**WORK TO DO:** Copy the text of all the items below word for word, leaving out the pictures.

>> START

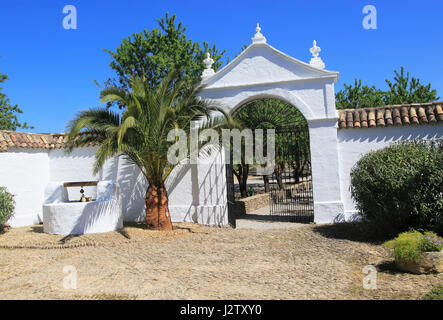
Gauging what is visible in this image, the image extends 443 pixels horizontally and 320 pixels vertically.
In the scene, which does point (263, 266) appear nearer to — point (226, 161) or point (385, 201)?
point (385, 201)

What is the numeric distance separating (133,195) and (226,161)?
3.20 meters

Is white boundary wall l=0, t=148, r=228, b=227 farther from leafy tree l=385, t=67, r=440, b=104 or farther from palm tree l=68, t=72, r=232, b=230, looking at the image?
leafy tree l=385, t=67, r=440, b=104

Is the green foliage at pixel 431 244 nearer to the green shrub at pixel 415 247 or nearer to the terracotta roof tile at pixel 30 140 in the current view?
the green shrub at pixel 415 247

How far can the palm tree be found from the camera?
9133 mm

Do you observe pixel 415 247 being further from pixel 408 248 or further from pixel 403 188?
pixel 403 188

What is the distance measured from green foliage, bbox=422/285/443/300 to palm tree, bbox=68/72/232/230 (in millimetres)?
6374

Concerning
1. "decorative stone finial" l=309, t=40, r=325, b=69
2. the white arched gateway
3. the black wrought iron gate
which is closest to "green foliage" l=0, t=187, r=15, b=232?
the white arched gateway

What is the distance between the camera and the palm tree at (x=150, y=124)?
9133mm

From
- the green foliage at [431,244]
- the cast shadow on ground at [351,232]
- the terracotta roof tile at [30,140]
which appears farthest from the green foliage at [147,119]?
the green foliage at [431,244]

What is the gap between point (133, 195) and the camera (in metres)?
11.4

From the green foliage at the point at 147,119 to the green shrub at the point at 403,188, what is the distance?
4.33 m
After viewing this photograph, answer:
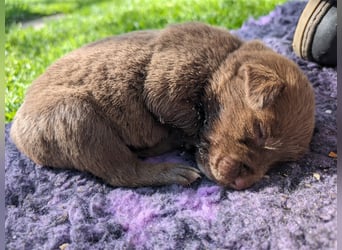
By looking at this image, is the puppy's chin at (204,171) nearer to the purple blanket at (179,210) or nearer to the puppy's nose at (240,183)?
the purple blanket at (179,210)

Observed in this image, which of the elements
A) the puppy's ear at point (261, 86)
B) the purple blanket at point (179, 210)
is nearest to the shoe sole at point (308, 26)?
the purple blanket at point (179, 210)

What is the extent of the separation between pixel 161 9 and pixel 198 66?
333 centimetres

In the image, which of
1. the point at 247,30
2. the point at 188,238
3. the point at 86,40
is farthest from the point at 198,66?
the point at 86,40

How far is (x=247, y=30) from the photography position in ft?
16.6

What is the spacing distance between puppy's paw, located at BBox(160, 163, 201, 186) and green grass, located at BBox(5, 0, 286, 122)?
246 cm

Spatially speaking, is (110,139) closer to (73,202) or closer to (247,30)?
(73,202)

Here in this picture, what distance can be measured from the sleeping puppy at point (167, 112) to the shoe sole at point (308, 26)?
888 mm

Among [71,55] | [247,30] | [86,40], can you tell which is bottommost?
[86,40]

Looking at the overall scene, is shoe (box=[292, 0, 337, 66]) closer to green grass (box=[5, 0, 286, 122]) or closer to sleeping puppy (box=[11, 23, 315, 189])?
sleeping puppy (box=[11, 23, 315, 189])

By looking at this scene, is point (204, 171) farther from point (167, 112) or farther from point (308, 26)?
point (308, 26)

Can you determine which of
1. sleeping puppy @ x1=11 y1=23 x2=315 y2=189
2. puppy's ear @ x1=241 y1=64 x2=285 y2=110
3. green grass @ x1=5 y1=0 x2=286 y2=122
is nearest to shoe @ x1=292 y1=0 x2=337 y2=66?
sleeping puppy @ x1=11 y1=23 x2=315 y2=189

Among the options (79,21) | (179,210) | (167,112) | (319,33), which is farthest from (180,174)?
(79,21)

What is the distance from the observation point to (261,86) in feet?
Result: 9.02

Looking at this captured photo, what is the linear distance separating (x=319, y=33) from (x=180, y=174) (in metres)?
1.83
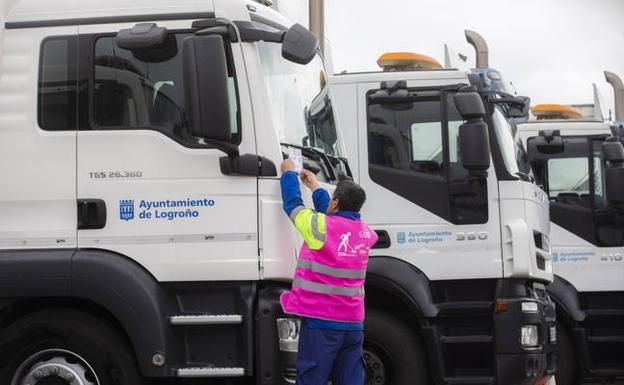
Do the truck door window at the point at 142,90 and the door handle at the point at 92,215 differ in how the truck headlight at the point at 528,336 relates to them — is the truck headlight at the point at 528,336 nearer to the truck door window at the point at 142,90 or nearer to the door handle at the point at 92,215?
the truck door window at the point at 142,90

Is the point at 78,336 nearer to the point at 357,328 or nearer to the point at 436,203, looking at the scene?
the point at 357,328

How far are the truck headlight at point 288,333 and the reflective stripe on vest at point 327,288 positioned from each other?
18 centimetres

>> END

**RESULT OF THIS EXERCISE:**
Gauging what is visible in this image, the image extends 443 pixels horizontally and 320 pixels vertically.
In the scene, which does point (263, 266) appear nearer to — point (226, 161) or point (385, 201)?
point (385, 201)

What is the numeric distance separating (133,195) and (226,161)?
3.20 meters

Is white boundary wall l=0, t=148, r=228, b=227 farther from leafy tree l=385, t=67, r=440, b=104 or farther from palm tree l=68, t=72, r=232, b=230, looking at the image?
leafy tree l=385, t=67, r=440, b=104

Is the green foliage at pixel 431 244 nearer to the green shrub at pixel 415 247 or nearer to the terracotta roof tile at pixel 30 140 in the current view?
the green shrub at pixel 415 247

How far can the palm tree be found from the camera?
9133 mm

Do you observe pixel 415 247 being further from pixel 408 248 or further from pixel 403 188?
pixel 403 188

What is the distance measured from green foliage, bbox=422/285/443/300 to palm tree, bbox=68/72/232/230 (in millimetres)?
6374

Concerning
1. "decorative stone finial" l=309, t=40, r=325, b=69
2. the white arched gateway
3. the black wrought iron gate
which is closest to "green foliage" l=0, t=187, r=15, b=232?
the white arched gateway

What is the distance between the camera and the palm tree at (x=150, y=124)?
9133mm

From
- the green foliage at [431,244]
- the cast shadow on ground at [351,232]
- the terracotta roof tile at [30,140]
which appears farthest from the green foliage at [147,119]?
the green foliage at [431,244]

What is the gap between point (133, 195) and the camera (in metres)?
11.4

From the green foliage at the point at 147,119 to the green shrub at the point at 403,188, what is the distance?
4.33 m
After viewing this photograph, answer:
By looking at this image, is the puppy's chin at (204,171) nearer to the purple blanket at (179,210) or nearer to the puppy's nose at (240,183)?
the purple blanket at (179,210)

Observed in this image, which of the elements
A) the puppy's ear at point (261, 86)
B) the purple blanket at point (179, 210)
is nearest to the shoe sole at point (308, 26)?
the purple blanket at point (179, 210)

What is the extent of the separation between pixel 161 9 and pixel 198 66?
333 centimetres

In the image, which of
1. the point at 247,30
2. the point at 188,238
3. the point at 86,40
is farthest from the point at 198,66?
the point at 86,40

How far is (x=247, y=30) from the photography position in ft?
16.6

What is the spacing distance between puppy's paw, located at BBox(160, 163, 201, 186) and green grass, located at BBox(5, 0, 286, 122)?
246 cm

Spatially speaking, is (110,139) closer to (73,202) or closer to (247,30)?
(73,202)

Here in this picture, what distance can be measured from the sleeping puppy at point (167, 112) to the shoe sole at point (308, 26)?
888 mm

Among [71,55] | [247,30] | [86,40], can you tell which is bottommost?
[86,40]

Looking at the overall scene, is shoe (box=[292, 0, 337, 66]) closer to green grass (box=[5, 0, 286, 122]) or closer to sleeping puppy (box=[11, 23, 315, 189])?
sleeping puppy (box=[11, 23, 315, 189])

By looking at this scene, is point (204, 171) farther from point (167, 112) or farther from point (308, 26)?
point (308, 26)

Can you determine which of
1. sleeping puppy @ x1=11 y1=23 x2=315 y2=189
2. puppy's ear @ x1=241 y1=64 x2=285 y2=110
3. green grass @ x1=5 y1=0 x2=286 y2=122
is nearest to shoe @ x1=292 y1=0 x2=337 y2=66?
sleeping puppy @ x1=11 y1=23 x2=315 y2=189

Among the options (79,21) | (179,210) | (167,112) | (319,33), which is farthest from (180,174)?
(79,21)

What is the distance from the observation point to (261,86) in feet?
Result: 9.02

Looking at this captured photo, what is the linear distance separating (x=319, y=33) from (x=180, y=174) (in metres)?
1.83
Do the truck door window at the point at 142,90 and the door handle at the point at 92,215 differ in how the truck headlight at the point at 528,336 relates to them — is the truck headlight at the point at 528,336 nearer to the truck door window at the point at 142,90 or nearer to the door handle at the point at 92,215?
the truck door window at the point at 142,90

Is the point at 78,336 nearer to the point at 357,328 or nearer to the point at 436,203, looking at the scene?
the point at 357,328

How far are the truck headlight at point 288,333 and the reflective stripe on vest at point 327,288 positioned from each other?
18 centimetres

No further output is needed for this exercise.